Thursday, November 24, 2011

Degrees of Uncertainty

There is an interesting review here by Michael Emmett Brady of Gerald P. O’Driscoll and Mario J. Rizzo’s The Economics of Time and Ignorance (2nd edn; Routledge, Oxford, UK., 1996):
http://www.amazon.com/review/R25I26NGH79Y3I
Towards the end, Michael Emmett Brady states that
“Let us now turn to p. 9. The authors make the bizarre claim that Paul Davidson’s Shacklean, Post Keynesian views, that there is only certainty and uncertainty, is a continuation of those parts of the [General Theory] … that represent a true subjectivist position. Unfortunately, Shackle never got past chapter 3 of the [Treatise on Probability] … and rejected Keynes’s entire [Treatise on Probability] … approach in toto. Neither Shackle nor Davidson are followers of Keynes because Keynes totally rejected nihilism and the bizarre Shackle-Davidson claim that there are no degrees/gradations of uncertainty which Keynes spelt out clearly in his 1937 QJE article, titled ‘The General Theory of Employment’. Uncertainty is a range that can be specified in the same identical manner as Keynes’s weight of the evidence index, w. Complete and total uncertainty (ignorance) would have a w = 0. The differing gradations of uncertainty would be between 0 and 1 (0 < w < 1). Complete certainty would have a w = 1. The two authors never specify what their term ‘genuine’ uncertainty is. Their discussions of the beauty contest example (p. 156, GT), which is a continuation of a discussion started by Keynes in his introductory chapter 3 of the [Treatise on Probability] … in 1921 (1908) on the measurement of probabilities, does not fit the bill.”
I have just re-read Keynes’s paper “The General Theory of Employment” (Quarterly Journal of Economics 51 [1937]: 209–223). The crucial passage where Keynes talks about degrees of uncertainty is here:
By ‘uncertain’ knowledge, let me explain, I do not mean merely to distinguish what is known for certain from what is only probable. The game of roulette is not subject, in this sense, to uncertainty; nor is the prospect of a Victory bond being drawn. Or, again, the expectation of life is only slightly uncertain. Even the weather is only moderately uncertain. The sense in which I am using the term is that in which the prospect of a European war is uncertain, or the price of copper and the rate of interest twenty years hence, or the obsolescence of a new invention, or the position of private wealthowners in the social system in 1970. About these matters there is no scientific basis on which to form any calculable probability whatever” (Keynes 1937: 213–214).
It is indeed possible to see the concept of degrees of uncertainty, and Barkley Rosser describes Keynes’s views on the probability of future events in A Treatise on Probability (1921: 33), and how uncertainty comes in different forms:
“(i) ... there are no probabilities at all (fundamental uncertainty),
(ii) ... there may be some partial ordering of probable events but no cardinal numbers can be placed on them,
(iii) ... there may be numbers but they cannot be discovered for some reason, and
(iv) ... there may be numbers but they are difficult to discover” (Barkley Rosser 2001: 559).
There is also a literature about degrees of uncertainty, some of it by Post Keynesians (Runde 1990; Dow 1995; Crocco 2002; Dequech 1997).

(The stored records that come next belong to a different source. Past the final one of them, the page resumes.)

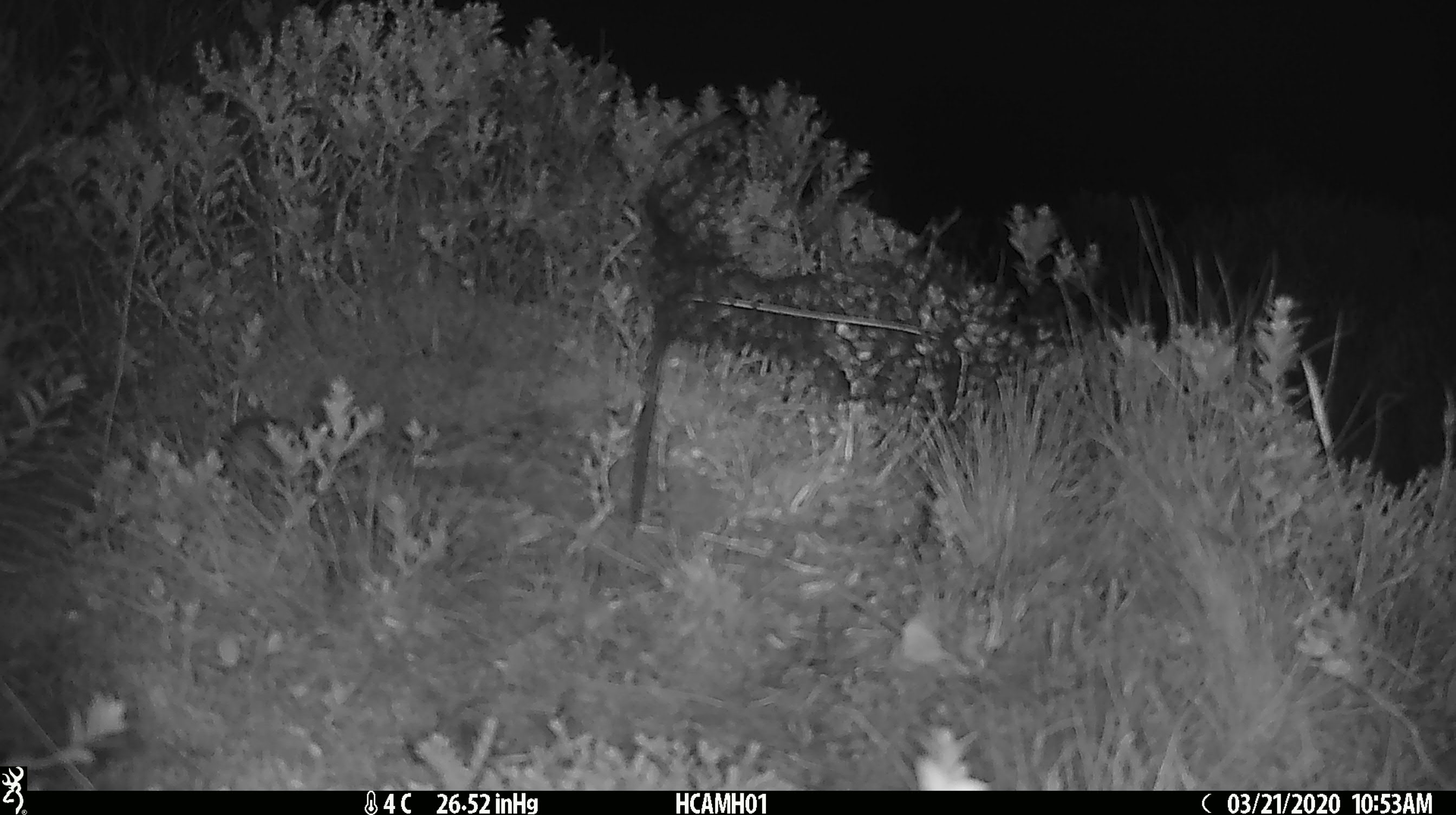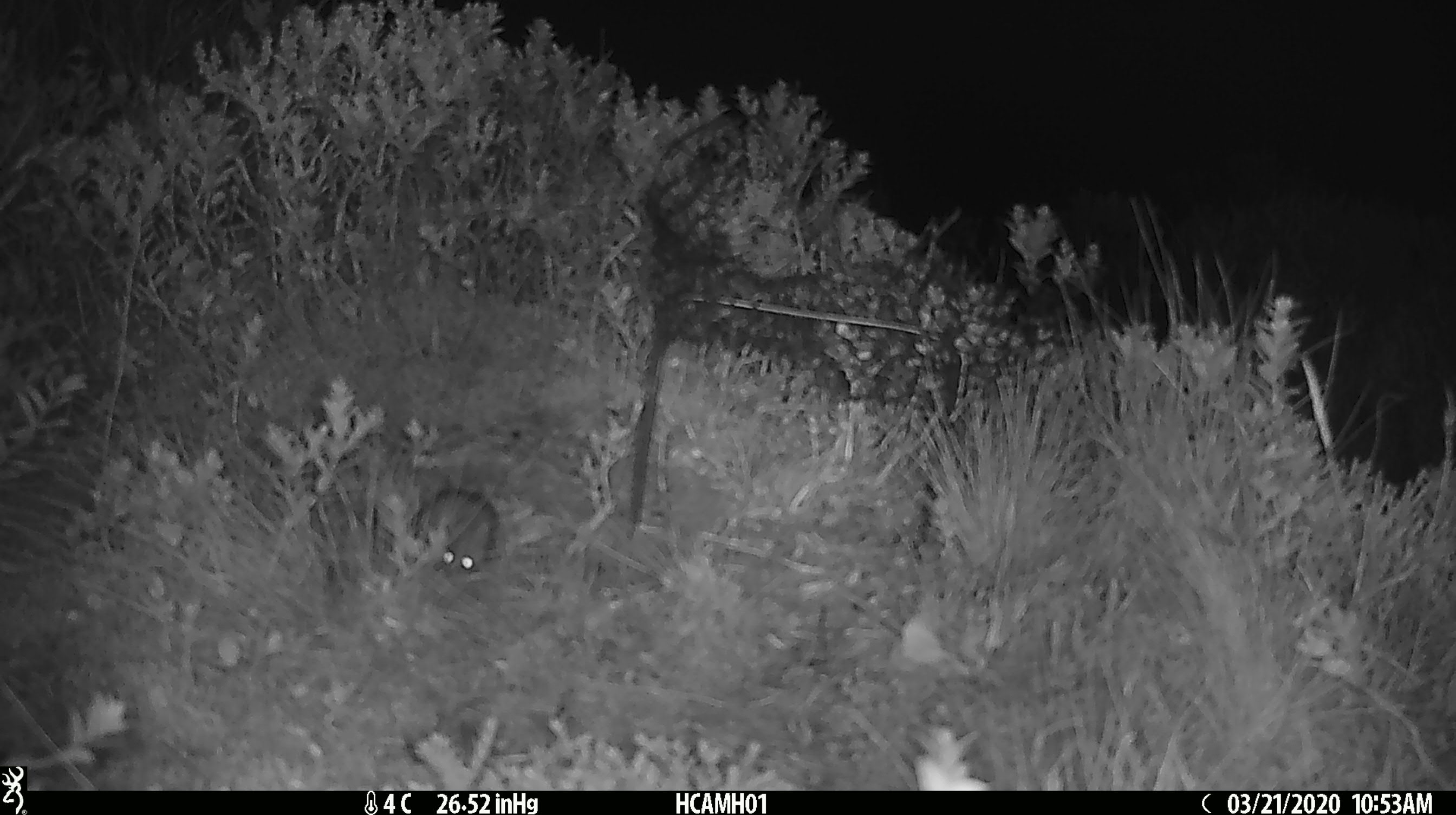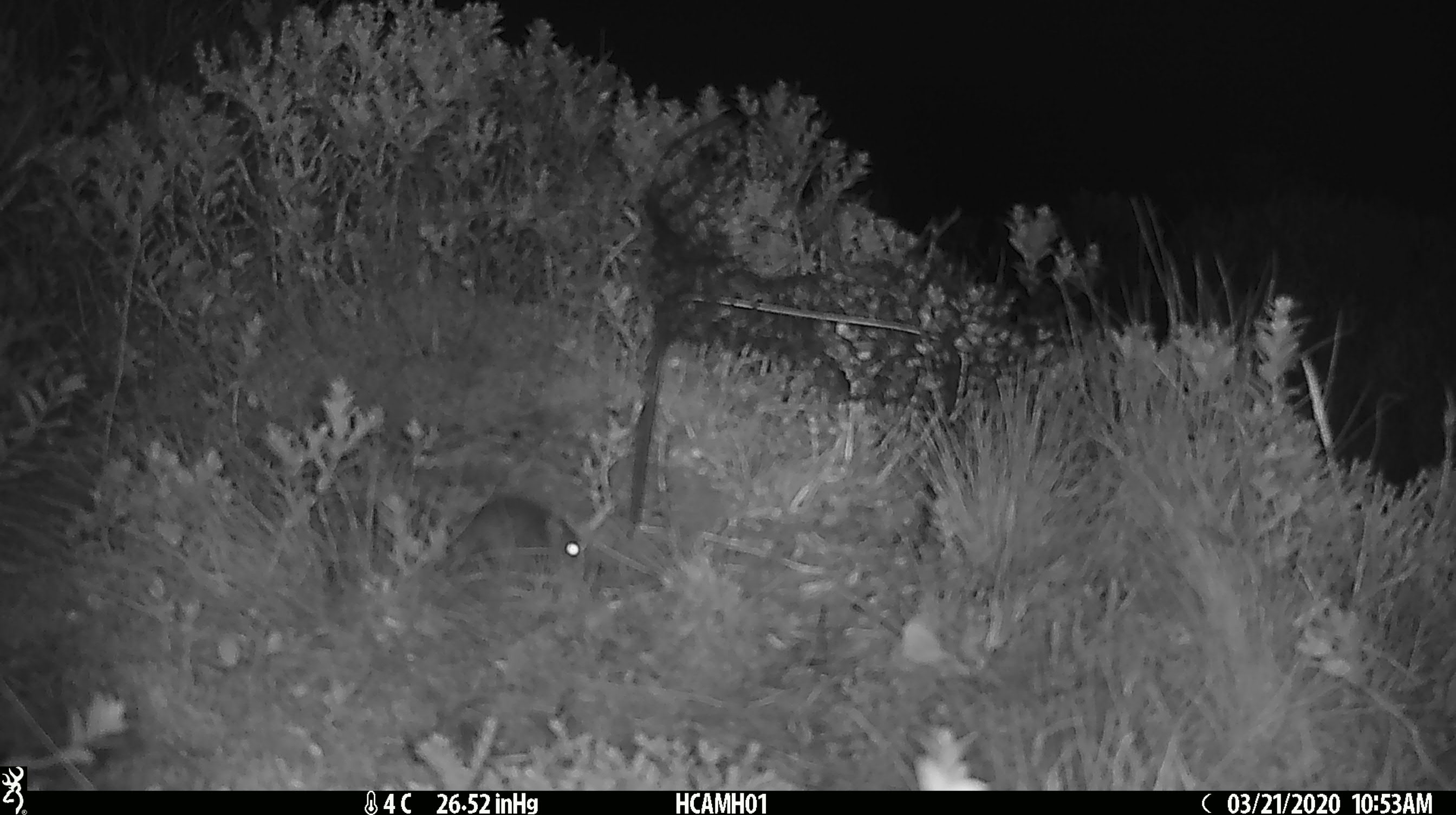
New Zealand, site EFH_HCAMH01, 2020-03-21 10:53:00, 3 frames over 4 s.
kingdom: Animalia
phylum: Chordata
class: Mammalia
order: Rodentia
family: Muridae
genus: Mus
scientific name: Mus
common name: mouse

At this point it is notable that Paul Davidson uses the concept of non-ergodicity to reject the view that there are degrees of uncertainty (Crocco 2002: 19). Nevertheless, there are Post Keynesians who recognise degrees of uncertainty, e.g., S. C. Dow (1994: 437). Moreover, here is Jesper Jespersen:
“Uncertainty is caused by lack of information. Therefore uncertainty might have different intensities or ‘stats of confidence’. You may feel(!) more or less uncertain, but except for rare cases all individual activities are characterized by (different degrees of) uncertainty, because one cannot know nor estimate the exact outcome. Hence, expectations are uncertain due to this inherent lack of information (and a constantly changing environment).”
Jesper Jespersen, “Post-Keynesian economics: uncertainty, effective demand & (un)sustainable development,” Paper, Dijon-conference, Dijon, 10-12 December 2009. p. 8.
It seems to me an exaggeration to say that the Post Keynesian school does not recognise degrees of uncertainty. Clearly not everyone follows Davidson.

BIBLIOGRAPHY

Barkley Rosser, J. 2001. “Alternative Keynesian and Post Keynesian Perspectives on Uncertainty and Expectations,” Journal of Post Keynesian Economics 23.4: 545–566.

Crocco, M. 2002. “The Concept of Degrees of Uncertainty in Keynes, Shackle, and Davidson,” Nova Economia 12.2: 11–28.

Dequech, D. 1997. “Uncertainty in a Strong Sense: Meaning and Sources,” Economic Issues 2.2: 21–43.

Dow, S. C. 1994. “Uncertainty,” in P. Arestis and M. Sawyer (eds.), The Elgar Companion to Radical Political Economy, Elgar, Aldershot. 434–438.

Dow, S. C. 1995. “Uncertainty about Uncertainty,” in S. C. Dow and J. Hillard (eds), Keynes, Knowledge and Uncertainty, Edward Elgar, Aldershot. 117–127.

Keynes, J. M. 1921. A Treatise on Probability (1st edn.), Macmillan, London.

Keynes, J. M. 1937. “The General Theory of Employment,” Quarterly Journal of Economics 51: 209–223.

Runde, J. 1990. “Keynesian uncertainty and the weight of arguments,” Economics and Philosophy 6.2: 275–292.

Friday, March 4, 2011

Davidson on the Austrian Concept of Uncertainty

Paul Davidson summarizes the concept of uncertainty held by some leading Austrian economists:
“Modern-day Austrian economists such as O’Driscoll and Rizzo believe in an economic world where there is an immutable external reality similar to the way nineteenth-century physicists viewed the working of the physical world. In their emphasis on uncertainty, however, Austrians often differ from mainstream Old and New Classical theorists. Many Austrians believe that the external reality may be predetermined by Mother Nature but this reality is too complicated for any single human being ever to process the information being sent out by market signals. The free market is the Austrians’ deus ex machine that provides the (in principle calculable) relevant probabilities and prediction to coordinate the plans and outcomes via a Darwinian process in a would of epistemological uncertainty and a programmed external reality” (Davidson 2002: 63).
The Austrians adhere to the concept of epistemological uncertainty, whereas Post Keynesian economics stresses the notion of ontological uncertainty (Barkley Rosser 2010: 171). This is an important difference and I will have more to say about it in the future.

BIBLIOGRAPHY

Barkley Rosser, J. 2010. “How Complex are the Austrians?,” in R. Koppl, S. Horwitz, and P. Desrochers (eds), What is so Austrian about Austrian Economics? (Advances in Austrian Economics, Volume 14), Emerald Group Publishing Limited, Bingley, UK. 165–179

Davidson, P. 2002, Financial Markets, Money, and the Real World, Edward Elgar, Cheltenham, UK.